Here is an interesting exchange between Colon and Nobbs (their exchanges are always interesting) as Sergeant Colon tries to Elicit a response from his protege.

“War, Nobby. Huh! What is it good for?” [Colon] said.
“Dunno, Sarge. Freeing slaves, maybe?”
“Absol—well, okay.”
“Defending yourself against a totalitarian aggressor?”
“All right, I’ll grant you that, but—”
“Saving civilization from a horde of—”
“It doesn’t do any good in the long run is what I’m saying, Nobby, if you’d listen for five seconds together,” said Fred Colon sharply.
“Yeah, but in the long run, what does, Sarge?”

This passage reveals the dichotomy between the characters, Colon’s suspicion against Nobby’s optimism.

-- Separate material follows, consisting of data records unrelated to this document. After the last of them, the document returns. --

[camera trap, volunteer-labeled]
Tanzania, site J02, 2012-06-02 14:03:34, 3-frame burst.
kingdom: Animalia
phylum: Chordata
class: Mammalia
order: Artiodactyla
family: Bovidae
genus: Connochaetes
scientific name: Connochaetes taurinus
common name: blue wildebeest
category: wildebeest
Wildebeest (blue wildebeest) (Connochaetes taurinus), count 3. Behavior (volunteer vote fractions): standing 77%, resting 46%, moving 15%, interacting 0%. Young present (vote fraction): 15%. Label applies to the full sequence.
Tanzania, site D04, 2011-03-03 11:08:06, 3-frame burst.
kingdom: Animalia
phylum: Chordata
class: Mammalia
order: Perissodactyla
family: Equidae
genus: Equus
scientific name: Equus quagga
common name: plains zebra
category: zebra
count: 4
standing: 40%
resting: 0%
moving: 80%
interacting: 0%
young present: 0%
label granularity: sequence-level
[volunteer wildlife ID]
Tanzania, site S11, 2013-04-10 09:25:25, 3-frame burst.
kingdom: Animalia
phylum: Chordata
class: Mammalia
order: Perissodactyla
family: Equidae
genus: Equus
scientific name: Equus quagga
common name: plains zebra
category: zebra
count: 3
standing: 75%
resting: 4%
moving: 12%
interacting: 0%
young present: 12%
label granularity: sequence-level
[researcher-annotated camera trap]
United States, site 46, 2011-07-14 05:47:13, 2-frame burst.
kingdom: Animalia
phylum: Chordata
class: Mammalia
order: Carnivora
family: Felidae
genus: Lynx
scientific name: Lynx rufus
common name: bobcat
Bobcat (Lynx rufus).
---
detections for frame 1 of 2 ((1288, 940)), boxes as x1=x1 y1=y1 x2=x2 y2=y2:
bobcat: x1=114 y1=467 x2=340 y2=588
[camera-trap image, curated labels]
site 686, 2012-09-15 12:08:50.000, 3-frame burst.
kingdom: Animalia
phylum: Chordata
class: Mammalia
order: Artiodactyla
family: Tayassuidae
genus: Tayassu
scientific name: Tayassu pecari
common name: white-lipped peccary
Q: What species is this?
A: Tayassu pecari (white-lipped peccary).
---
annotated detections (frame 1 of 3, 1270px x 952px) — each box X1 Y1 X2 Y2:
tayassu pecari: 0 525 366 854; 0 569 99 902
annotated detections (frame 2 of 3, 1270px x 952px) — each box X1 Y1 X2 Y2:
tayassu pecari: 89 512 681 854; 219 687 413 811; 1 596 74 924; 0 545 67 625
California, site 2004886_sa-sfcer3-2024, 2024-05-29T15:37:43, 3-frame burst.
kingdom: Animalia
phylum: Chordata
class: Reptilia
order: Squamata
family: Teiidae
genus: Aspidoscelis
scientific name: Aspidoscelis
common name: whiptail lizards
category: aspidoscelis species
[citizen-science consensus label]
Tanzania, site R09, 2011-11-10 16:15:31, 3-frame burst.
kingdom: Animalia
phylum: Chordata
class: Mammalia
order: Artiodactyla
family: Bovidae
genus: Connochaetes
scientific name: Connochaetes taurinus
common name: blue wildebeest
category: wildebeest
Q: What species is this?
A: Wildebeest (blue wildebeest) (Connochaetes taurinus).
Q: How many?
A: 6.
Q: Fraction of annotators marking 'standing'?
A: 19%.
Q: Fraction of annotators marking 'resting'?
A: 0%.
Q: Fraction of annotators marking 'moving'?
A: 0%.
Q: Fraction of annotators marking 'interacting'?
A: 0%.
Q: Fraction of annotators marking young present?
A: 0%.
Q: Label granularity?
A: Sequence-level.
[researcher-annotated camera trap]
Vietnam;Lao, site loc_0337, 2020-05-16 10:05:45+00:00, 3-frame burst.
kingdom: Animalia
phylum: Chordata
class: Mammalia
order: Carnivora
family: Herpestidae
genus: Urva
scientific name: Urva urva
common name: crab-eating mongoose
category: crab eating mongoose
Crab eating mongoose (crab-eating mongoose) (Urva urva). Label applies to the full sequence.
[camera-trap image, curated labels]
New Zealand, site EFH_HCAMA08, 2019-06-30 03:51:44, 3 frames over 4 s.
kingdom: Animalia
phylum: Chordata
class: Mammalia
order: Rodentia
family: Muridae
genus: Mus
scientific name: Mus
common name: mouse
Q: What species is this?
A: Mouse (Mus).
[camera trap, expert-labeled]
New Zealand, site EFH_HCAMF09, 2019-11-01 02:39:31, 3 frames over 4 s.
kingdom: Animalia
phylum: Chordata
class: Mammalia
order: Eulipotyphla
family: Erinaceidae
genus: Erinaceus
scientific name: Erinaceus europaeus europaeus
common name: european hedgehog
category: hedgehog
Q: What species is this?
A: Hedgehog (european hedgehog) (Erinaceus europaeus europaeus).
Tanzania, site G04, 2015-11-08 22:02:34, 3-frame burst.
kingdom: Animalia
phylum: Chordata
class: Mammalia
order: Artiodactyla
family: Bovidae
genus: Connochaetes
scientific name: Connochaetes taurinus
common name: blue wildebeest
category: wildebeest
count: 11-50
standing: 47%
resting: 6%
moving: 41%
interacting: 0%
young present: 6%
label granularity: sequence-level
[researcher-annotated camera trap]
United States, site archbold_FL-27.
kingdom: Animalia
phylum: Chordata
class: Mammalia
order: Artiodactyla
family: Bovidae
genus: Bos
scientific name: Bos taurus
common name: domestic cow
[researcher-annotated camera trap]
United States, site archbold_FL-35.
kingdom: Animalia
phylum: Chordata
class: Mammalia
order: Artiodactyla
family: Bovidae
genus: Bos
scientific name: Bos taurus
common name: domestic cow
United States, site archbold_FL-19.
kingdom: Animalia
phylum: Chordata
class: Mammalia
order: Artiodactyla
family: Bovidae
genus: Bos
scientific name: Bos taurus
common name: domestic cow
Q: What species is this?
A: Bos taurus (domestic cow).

It also reveals Pratchett’s humor, and the way he connects the present to the past, our world to the Discworld, in a very fluid way. Everyone knows the reference here (except Colon, of course), but it does not seem out of place in a book where the plot revolves around conflict and potential war. It fits, and it’s funny.

But Pratchett’s books are more than just humor and adventure, there is a subtle philosophy to it as well. This is best embodied in the lead character of the Watch novels, Sam Vimes. The character represents authority in a world shifting from authoritarianism to a sort of republicanism; Vimes often finds himself on the side of the latter. This is well demonstrated by another Thud! quote, this one a passage from Vimes’ perspective:

He hated games that made the world look too simple. Chess, in particular, had always annoyed him. It was the dumb way the pawns went off and slaughtered their fellow pawns while the king lounged about doing nothing. If only the pawns would’ve united… the whole board could’ve been a republic in about a dozen moves.

Pratchett’s characters are deep, thinking people who are affected by their world and affect it in turn. That is the hallmark of good fiction, in my opinion.